▶ [Work to complete]: With the images removed, return every line below exactly as it reads.

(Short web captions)
Content starts

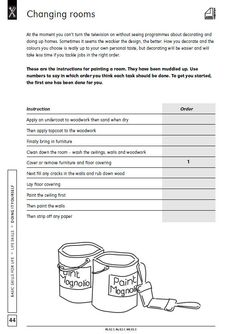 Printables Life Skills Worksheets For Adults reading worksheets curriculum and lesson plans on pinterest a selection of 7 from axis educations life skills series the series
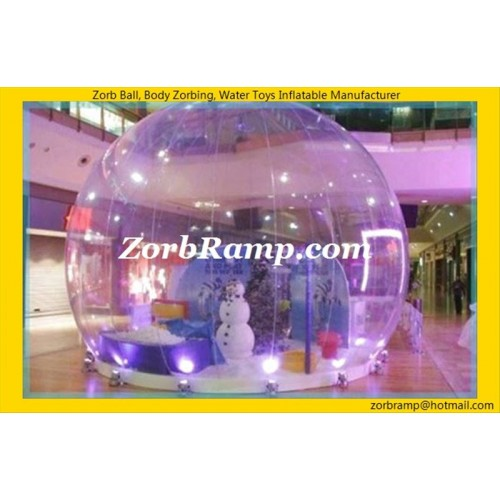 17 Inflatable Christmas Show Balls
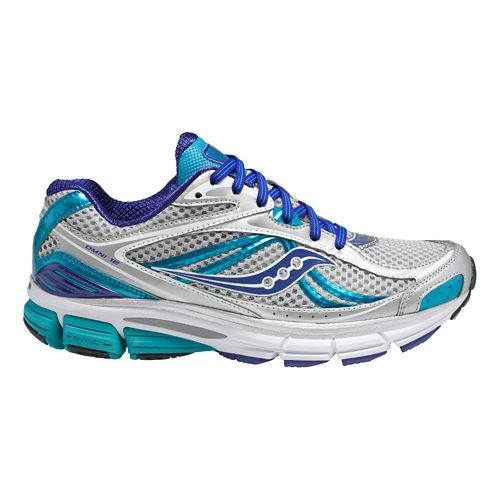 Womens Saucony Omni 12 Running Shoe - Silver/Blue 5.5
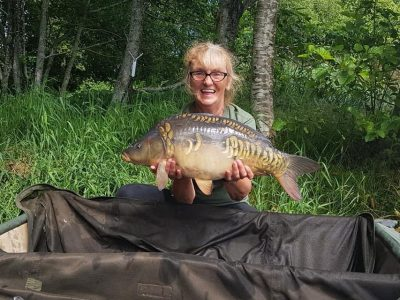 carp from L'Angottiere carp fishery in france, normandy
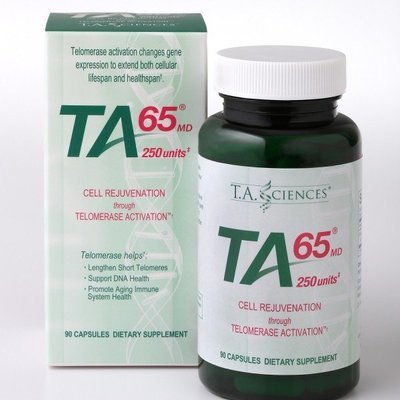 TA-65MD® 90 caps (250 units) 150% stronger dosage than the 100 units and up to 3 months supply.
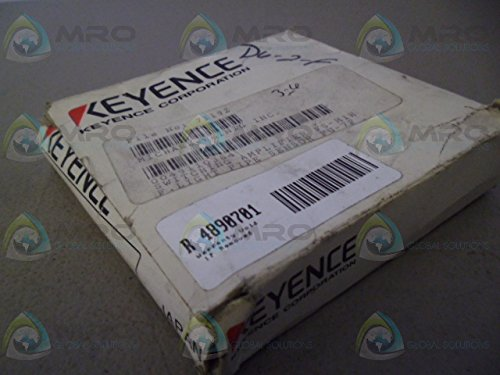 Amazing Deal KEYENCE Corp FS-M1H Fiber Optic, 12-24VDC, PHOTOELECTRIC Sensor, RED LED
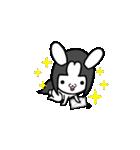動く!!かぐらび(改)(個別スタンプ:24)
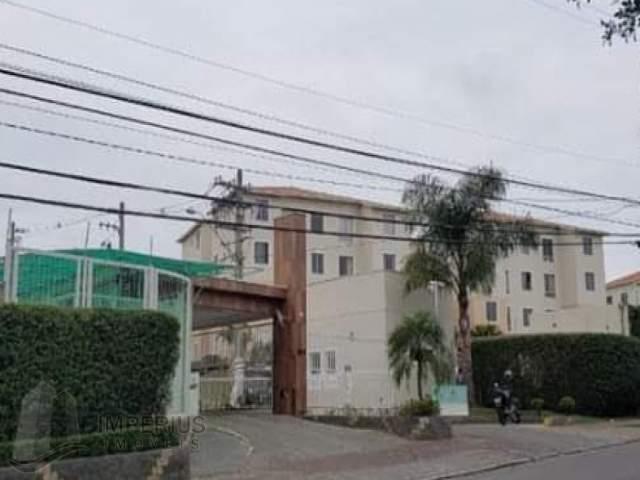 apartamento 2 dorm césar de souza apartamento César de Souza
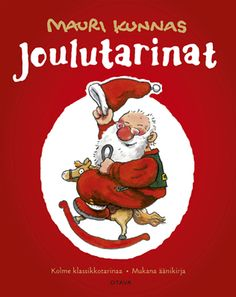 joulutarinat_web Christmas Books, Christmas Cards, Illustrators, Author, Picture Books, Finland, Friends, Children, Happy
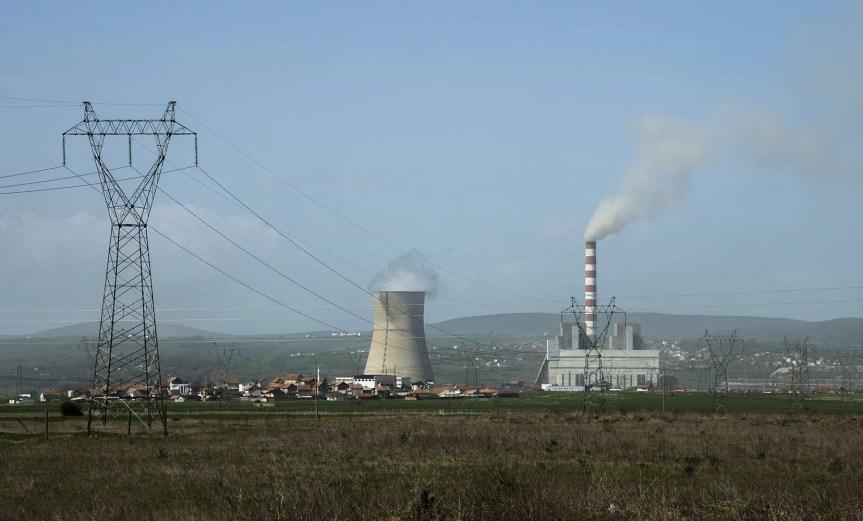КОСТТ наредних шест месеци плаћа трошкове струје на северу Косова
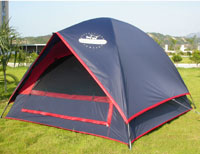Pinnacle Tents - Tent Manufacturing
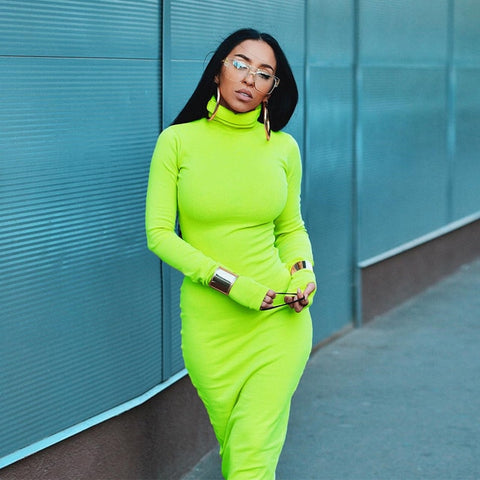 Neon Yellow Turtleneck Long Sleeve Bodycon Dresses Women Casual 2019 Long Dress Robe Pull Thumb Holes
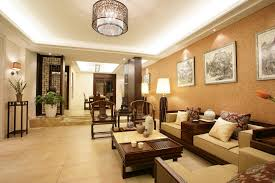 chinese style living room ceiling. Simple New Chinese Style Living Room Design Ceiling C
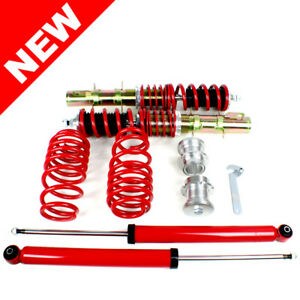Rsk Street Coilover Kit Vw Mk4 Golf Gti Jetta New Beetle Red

Content ends

▶ [Your solution]:
 Printables Life Skills Worksheets For Adults reading worksheets curriculum and lesson plans on pinterest a selection of 7 from axis educations life skills series the series
 17 Inflatable Christmas Show Balls
 Womens Saucony Omni 12 Running Shoe - Silver/Blue 5.5
 carp from L'Angottiere carp fishery in france, normandy
 TA-65MD® 90 caps (250 units) 150% stronger dosage than the 100 units and up to 3 months supply.
 Amazing Deal KEYENCE Corp FS-M1H Fiber Optic, 12-24VDC, PHOTOELECTRIC Sensor, RED LED
動く!!かぐらび(改)(個別スタンプ:24)
 apartamento 2 dorm césar de souza apartamento César de Souza
 joulutarinat_web Christmas Books, Christmas Cards, Illustrators, Author, Picture Books, Finland, Friends, Children, Happy
КОСТТ наредних шест месеци плаћа трошкове струје на северу Косова
Pinnacle Tents - Tent Manufacturing
 Neon Yellow Turtleneck Long Sleeve Bodycon Dresses Women Casual 2019 Long Dress Robe Pull Thumb Holes
 chinese style living room ceiling. Simple New Chinese Style Living Room Design Ceiling C
Rsk Street Coilover Kit Vw Mk4 Golf Gti Jetta New Beetle Red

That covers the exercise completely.